Credit Suisse Group AG says it has paid $210 million to date to billionaire Bidzina Ivanishvili in a long-running legal saga, Bloomberg reports.
The bank has paid the sum “over time for the proceedings across all the plaintiff’s accounts,” a spokesperson for the Swiss lender said by email. The statement didn’t reveal a figure for the ongoing trial in Singapore, or give a time frame for when the money was paid out in a case of fraud that was only detected in 2015.
“The statement is the most detailed admission yet of how much the legal wrangling is costing Credit Suisse globally and emerged amid closing arguments at a two-day hearing in Singapore, which will mark the end of a trial that began in September.

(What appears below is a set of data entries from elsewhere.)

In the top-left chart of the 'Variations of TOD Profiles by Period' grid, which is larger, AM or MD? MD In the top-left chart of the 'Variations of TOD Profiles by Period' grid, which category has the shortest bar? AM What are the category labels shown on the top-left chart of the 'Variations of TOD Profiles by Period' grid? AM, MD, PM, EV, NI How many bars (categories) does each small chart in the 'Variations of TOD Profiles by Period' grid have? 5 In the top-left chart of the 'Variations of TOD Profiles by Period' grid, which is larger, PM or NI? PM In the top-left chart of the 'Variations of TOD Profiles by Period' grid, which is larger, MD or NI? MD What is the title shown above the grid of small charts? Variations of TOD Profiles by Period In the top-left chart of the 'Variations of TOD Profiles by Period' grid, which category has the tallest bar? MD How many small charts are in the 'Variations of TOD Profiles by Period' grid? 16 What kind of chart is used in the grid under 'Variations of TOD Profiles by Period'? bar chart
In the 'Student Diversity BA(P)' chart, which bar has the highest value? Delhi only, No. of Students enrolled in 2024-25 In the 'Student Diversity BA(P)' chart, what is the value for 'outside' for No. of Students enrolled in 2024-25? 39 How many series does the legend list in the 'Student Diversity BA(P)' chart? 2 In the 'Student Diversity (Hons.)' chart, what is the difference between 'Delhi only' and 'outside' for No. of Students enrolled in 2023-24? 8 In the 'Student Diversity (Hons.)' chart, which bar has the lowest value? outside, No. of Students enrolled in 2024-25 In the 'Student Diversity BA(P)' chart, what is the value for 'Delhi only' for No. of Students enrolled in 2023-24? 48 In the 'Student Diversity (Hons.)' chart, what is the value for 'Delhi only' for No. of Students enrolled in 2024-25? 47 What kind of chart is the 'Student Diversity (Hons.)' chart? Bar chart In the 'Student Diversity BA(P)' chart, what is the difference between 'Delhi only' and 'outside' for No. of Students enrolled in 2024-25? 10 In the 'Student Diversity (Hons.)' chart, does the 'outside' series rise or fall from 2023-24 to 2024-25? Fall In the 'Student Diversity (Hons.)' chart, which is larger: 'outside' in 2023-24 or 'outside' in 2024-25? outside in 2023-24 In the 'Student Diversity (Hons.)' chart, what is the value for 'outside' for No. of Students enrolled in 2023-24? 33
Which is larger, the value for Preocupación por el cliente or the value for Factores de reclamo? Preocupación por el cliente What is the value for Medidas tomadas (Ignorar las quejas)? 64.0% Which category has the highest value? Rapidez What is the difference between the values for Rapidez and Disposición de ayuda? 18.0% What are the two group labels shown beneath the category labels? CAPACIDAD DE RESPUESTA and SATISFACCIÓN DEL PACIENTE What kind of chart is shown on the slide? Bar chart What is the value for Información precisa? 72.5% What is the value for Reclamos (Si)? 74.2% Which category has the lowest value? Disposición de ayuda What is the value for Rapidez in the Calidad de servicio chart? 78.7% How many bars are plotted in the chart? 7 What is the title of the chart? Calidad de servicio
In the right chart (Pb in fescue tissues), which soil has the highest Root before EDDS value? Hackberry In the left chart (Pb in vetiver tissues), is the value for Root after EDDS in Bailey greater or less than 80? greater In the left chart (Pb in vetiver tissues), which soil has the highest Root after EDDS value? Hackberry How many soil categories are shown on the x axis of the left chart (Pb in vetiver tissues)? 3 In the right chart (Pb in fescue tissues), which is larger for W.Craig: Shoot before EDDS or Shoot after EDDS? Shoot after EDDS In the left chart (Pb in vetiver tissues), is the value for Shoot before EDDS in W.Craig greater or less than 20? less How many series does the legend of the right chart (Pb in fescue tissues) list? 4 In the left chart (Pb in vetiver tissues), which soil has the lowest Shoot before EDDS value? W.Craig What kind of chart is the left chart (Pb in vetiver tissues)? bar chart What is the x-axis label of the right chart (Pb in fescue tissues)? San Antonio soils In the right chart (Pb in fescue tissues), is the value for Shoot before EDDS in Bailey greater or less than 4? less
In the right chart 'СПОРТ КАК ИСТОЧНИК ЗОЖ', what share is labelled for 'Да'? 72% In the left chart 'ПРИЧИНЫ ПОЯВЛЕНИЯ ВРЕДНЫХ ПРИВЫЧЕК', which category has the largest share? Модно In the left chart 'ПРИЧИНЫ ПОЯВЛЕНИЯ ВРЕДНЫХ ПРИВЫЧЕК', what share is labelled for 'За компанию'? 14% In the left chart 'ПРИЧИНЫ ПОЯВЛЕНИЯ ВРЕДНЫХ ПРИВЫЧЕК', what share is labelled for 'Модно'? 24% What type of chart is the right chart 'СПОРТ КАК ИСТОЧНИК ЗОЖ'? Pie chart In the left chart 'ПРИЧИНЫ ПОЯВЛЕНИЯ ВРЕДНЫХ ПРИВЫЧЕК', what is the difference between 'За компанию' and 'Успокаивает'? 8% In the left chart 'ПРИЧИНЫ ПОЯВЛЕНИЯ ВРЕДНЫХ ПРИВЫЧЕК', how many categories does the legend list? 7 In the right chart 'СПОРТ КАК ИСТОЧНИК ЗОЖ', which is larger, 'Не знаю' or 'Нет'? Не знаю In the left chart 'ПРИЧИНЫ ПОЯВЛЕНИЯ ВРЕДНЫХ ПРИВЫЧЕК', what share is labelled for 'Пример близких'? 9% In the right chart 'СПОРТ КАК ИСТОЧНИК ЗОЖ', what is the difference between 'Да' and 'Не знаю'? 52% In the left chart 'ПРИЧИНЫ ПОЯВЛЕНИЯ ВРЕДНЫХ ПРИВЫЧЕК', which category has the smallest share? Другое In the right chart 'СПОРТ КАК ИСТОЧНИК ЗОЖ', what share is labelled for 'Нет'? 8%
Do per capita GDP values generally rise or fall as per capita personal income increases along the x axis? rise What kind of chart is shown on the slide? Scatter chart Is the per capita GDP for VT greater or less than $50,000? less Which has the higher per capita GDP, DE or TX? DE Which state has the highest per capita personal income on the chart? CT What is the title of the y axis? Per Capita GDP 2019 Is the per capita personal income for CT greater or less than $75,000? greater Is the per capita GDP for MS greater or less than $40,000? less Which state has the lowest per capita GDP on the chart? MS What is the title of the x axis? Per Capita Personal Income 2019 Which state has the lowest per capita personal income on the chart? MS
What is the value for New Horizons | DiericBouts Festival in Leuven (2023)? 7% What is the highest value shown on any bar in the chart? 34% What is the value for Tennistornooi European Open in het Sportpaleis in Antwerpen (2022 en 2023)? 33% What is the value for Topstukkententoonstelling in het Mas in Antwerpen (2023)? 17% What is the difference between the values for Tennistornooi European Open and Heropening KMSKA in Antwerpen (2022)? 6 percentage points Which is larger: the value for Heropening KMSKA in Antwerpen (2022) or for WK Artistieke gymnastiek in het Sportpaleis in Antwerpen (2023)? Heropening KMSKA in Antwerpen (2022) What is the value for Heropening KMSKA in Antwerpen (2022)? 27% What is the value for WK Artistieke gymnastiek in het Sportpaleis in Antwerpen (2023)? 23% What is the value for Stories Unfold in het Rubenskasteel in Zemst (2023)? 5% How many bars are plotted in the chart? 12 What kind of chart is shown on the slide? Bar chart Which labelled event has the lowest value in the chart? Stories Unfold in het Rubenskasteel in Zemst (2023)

Georgian tycoon Bidzina Ivanishvili sued the bank’s trust unit for $800 million in damages and lost income he said he would have made over the years if his money had been safely invested. Patrice Lescaudron was convicted in 2018 for fraud over a scheme he ran to take money from Ivanishvili’s accounts to cover growing losses among other clients’ portfolios.
Credit Suisse Trust has consistently argued that its responsibility was limited to administration of the assets belonging to Bidzina Ivanishvili and that it was the tycoon, or his Georgian business adviser, who called the shots on investment decisions and should be liable for any losses. Lescaudron was a lone wolf who hid his crimes from colleagues, according to the bank,” reads the information.